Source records
Start of Block
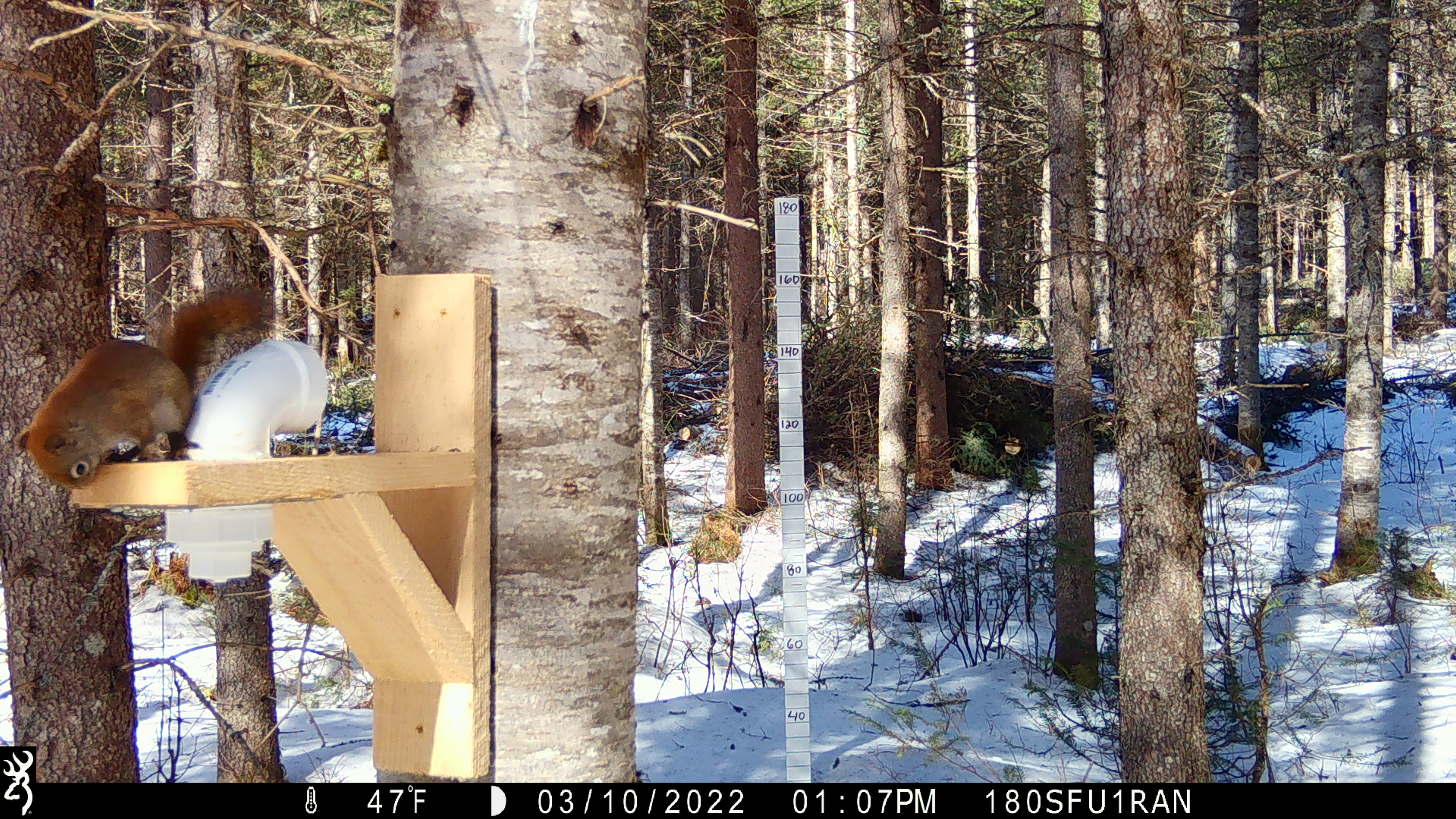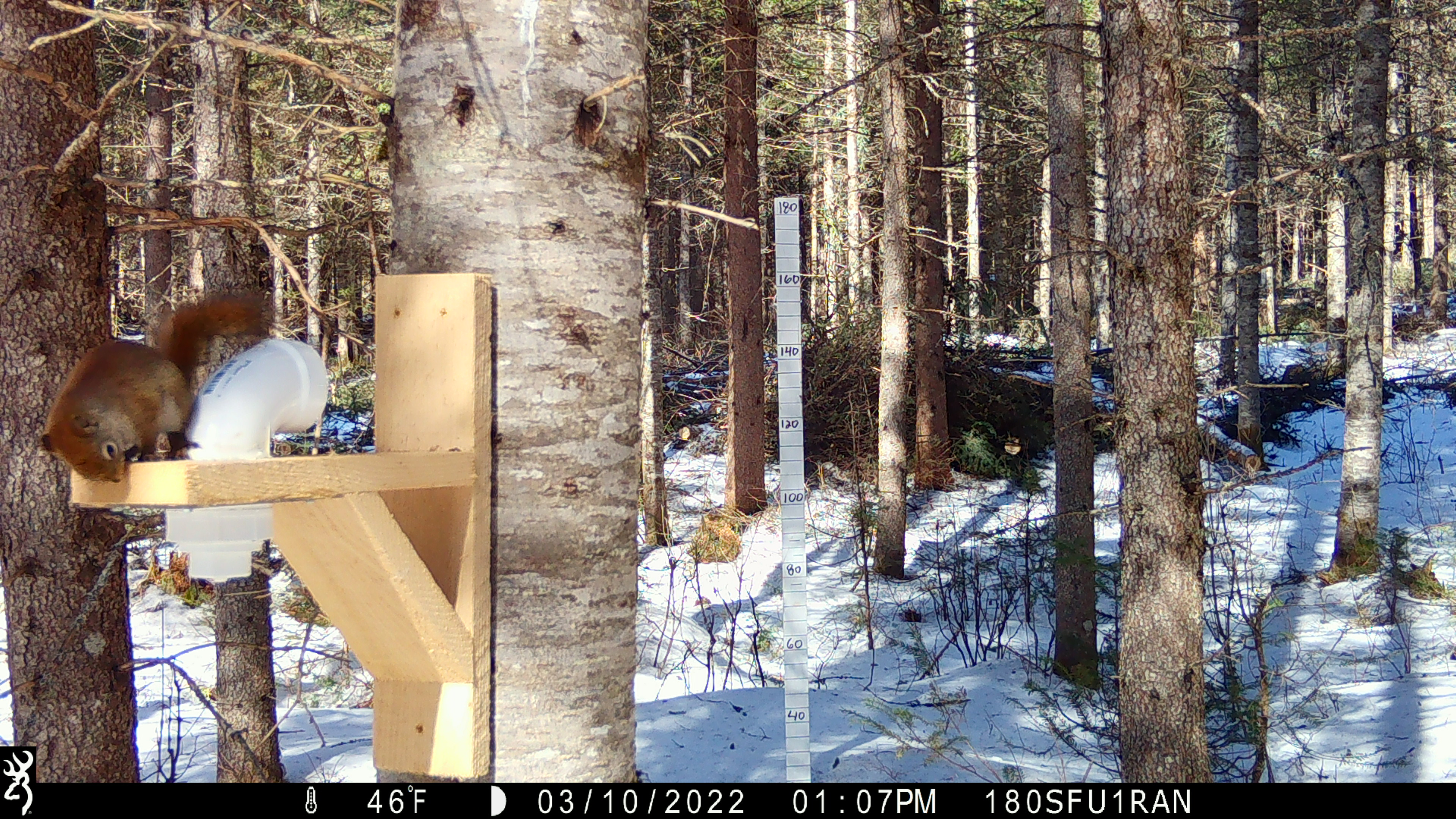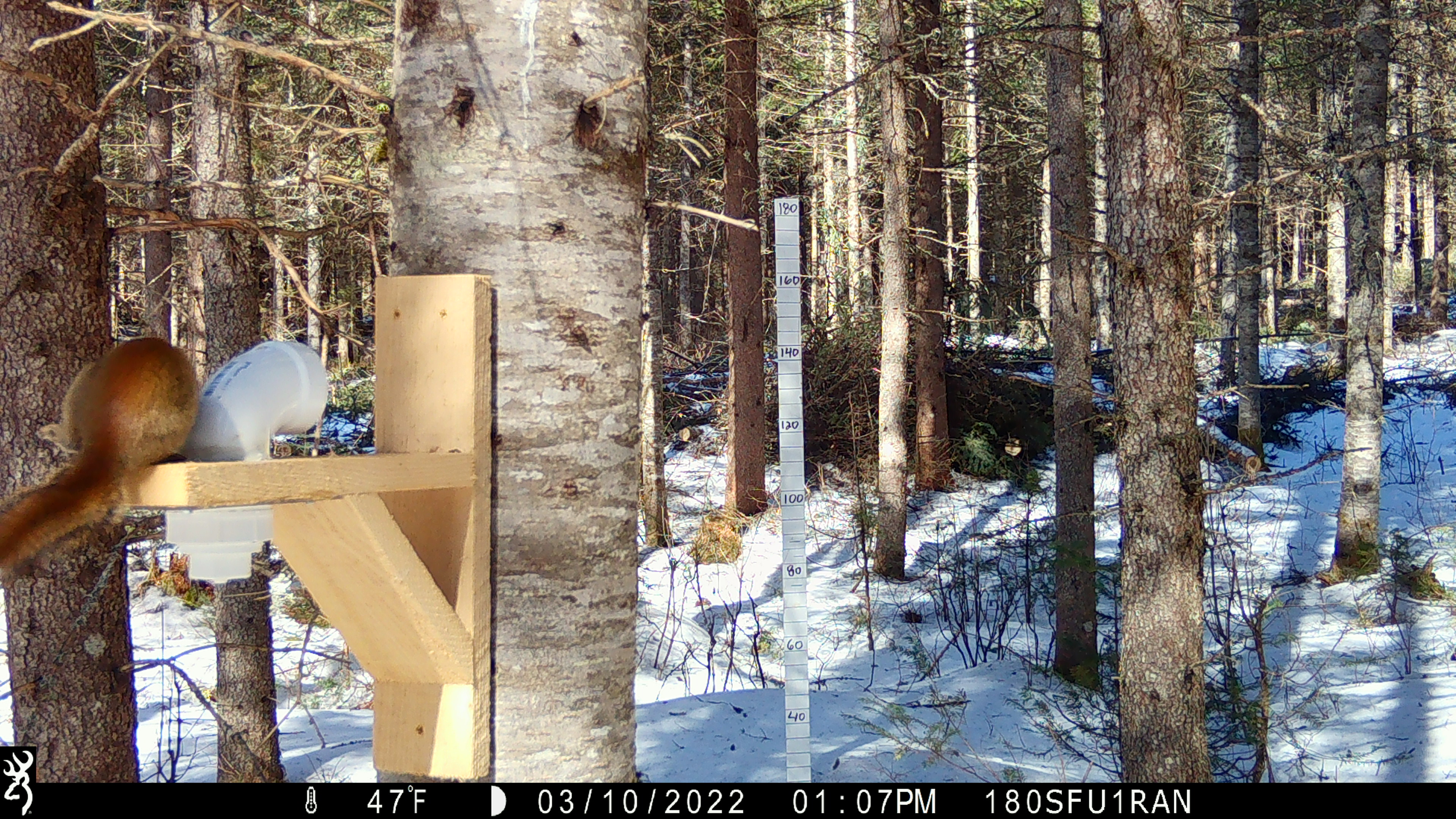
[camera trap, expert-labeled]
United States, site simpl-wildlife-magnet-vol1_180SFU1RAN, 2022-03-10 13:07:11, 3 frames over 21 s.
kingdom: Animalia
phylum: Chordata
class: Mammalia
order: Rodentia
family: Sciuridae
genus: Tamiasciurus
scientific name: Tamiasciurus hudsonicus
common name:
End of Block
TO DO:
Return all of the entries word for word, but omit the pictures.

ANSWER SECTION:
[camera trap, expert-labeled]
United States, site simpl-wildlife-magnet-vol1_180SFU1RAN, 2022-03-10 13:07:11, 3 frames over 21 s.
kingdom: Animalia
phylum: Chordata
class: Mammalia
order: Rodentia
family: Sciuridae
genus: Tamiasciurus
scientific name: Tamiasciurus hudsonicus
common name:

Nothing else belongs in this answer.